Broken (The Captive #5.5)(19)
She released a small snort of laughter and idly kicked her feet at the water again. "I don't blame them."
"Neither do I. Things will be fairer this way, there won't be just one voice representing us all, but many of them."
"None of it really affects the village vampires," she replied.
"What do you mean?"
She gestured at the woods around them. "Ours is a different world than yours Atticus. We obey the laws because the retaliation for disobeying them is swift and brutal. We pay the taxes for the same reasons, but otherwise your world doesn't coexist with ours. They don't know; you don't know that the taxes are breaking most of us and that sometimes the laws must be broken in order for us to survive. We're all extremely careful about keeping our race a secret because that keeps us all alive, but sometimes mistakes happen.

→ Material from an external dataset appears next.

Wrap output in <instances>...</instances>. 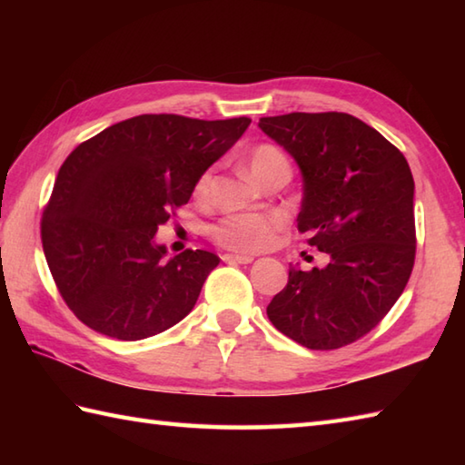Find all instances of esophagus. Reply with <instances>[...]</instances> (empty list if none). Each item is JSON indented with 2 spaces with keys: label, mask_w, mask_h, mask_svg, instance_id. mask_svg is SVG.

"Many of us are excellent thieves, as you've witnessed, because that is how we are able to survive." She gave him a smile as she waved her delicate fingers before him, but her eyes were troubled as they met his. "Sometimes we slip up though, as you know I once did. If it hadn't been for Matilda, I may well be dead now. It is allowed for us to steal from humans. However, if a vampire is caught stealing by the humans they will be put to death by the vampire community. Any mature vampire that actually gets caught stealing from a human is no thief in my book though. They shouldn't be stealing if they can't escape detection from a human," she murmured. "Humans also don't have the money that our kind does and I know that some vampires have been driven to stealing from other vampires in order to pay their debts. That is a crime that is also punishable by death, but that is a death no one wants."
She shuddered and began to wring her hands before her. "No matter how much I may need money one day, I would never stoop to stealing from our own kind."
He understood her reasons why. A vampire caught stealing from another was placed on the rack for a week, before having to endure living and sleeping in a room where the floor was lined with broken glass for another week. During this time they were denied any blood but their starvation didn't matter as the final steps of their punishment was disembowelment before finally being drawn and quartered by horses. His hand clenched around hers, he would never allow such a hideous death to happen to her.
"There are others of us who aren't as strong, children who are punished when they shouldn't be. It's unfair to lock them up, but it's better than when they are slaughtered outright for losing control and having their fangs extend in public or in front of one of the King's Watchmen," she continued.
Atticus couldn't tear his gaze away from her as he absorbed all of her words. He'd never really thought about what her world was like; he'd never stopped to consider how the village vampires lived before meeting her. Of course, he knew they existed but he'd never spent time in the villages before.
"I've seen the Watchmen kill a child before," she whispered. Her eyes were haunted when they came back to his. "The child didn't even change into his vampire form first; the man was just being cruel. The death and brutality rate amongst the villagers is extremely high; they're constantly fighting with each other and some of the Watchmen enjoy abusing the villagers."
The idea of her growing up and living in such conditions was intolerable to him. "Why do you stay?" he inquired.
"Where am I to go? There are other villages but I've moved through most of them in this country and they are all much the same. Camille isn't fully grown yet and I couldn't travel to the continent without her, ever."
"You've thought about leaving then?"
"Often."
The idea of her leaving was even more unpleasant than the thought of her residing within the villages, but then he most likely wouldn't be staying in England either. His father hadn't said what he intended to do next, or where he planned to go, but though he and Nyles had been born in this country, they also preferred Italy to England. His father wouldn't want to stay here, and normally Atticus would be eager to leave too, but he found he wanted to spend time with her.
While he'd been gone his desire to see her again hadn't lessened in even the smallest measure, it had only intensified. It had been a miserable twelve days of separation from her, and when he'd found her here, half dressed in her white chemise and sitting on a log, he'd briefly thought that perhaps he'd stumbled across his own angel.
Or perhaps she was the devil; no one else had ever made him feel this tormented before. All he wanted was to touch her, all he craved was to feel her skin, and yet sitting beside her on this log and holding her hand was just as magnificent as kissing her again had been.
"Where would you go?" he asked.
She frowned as she seemed to debate what she would tell him. "France," she finally said.
"And what is in France?"
"Not my mother," she said with a wan smile. "And she'll never return to it."
"I see." A fish jumped from the water, drawing his attention back to the stream. "And what will you do there?"
"I don't know but I suppose that's the point of starting over, isn't it?"
He got the feeling there was more to it than that but she wouldn't meet his gaze anymore as her eyes had become focused on her feet. But then, what did he know, he'd never had the chance to start over nor had he ever thought about doing so. "I suppose it is," he agreed.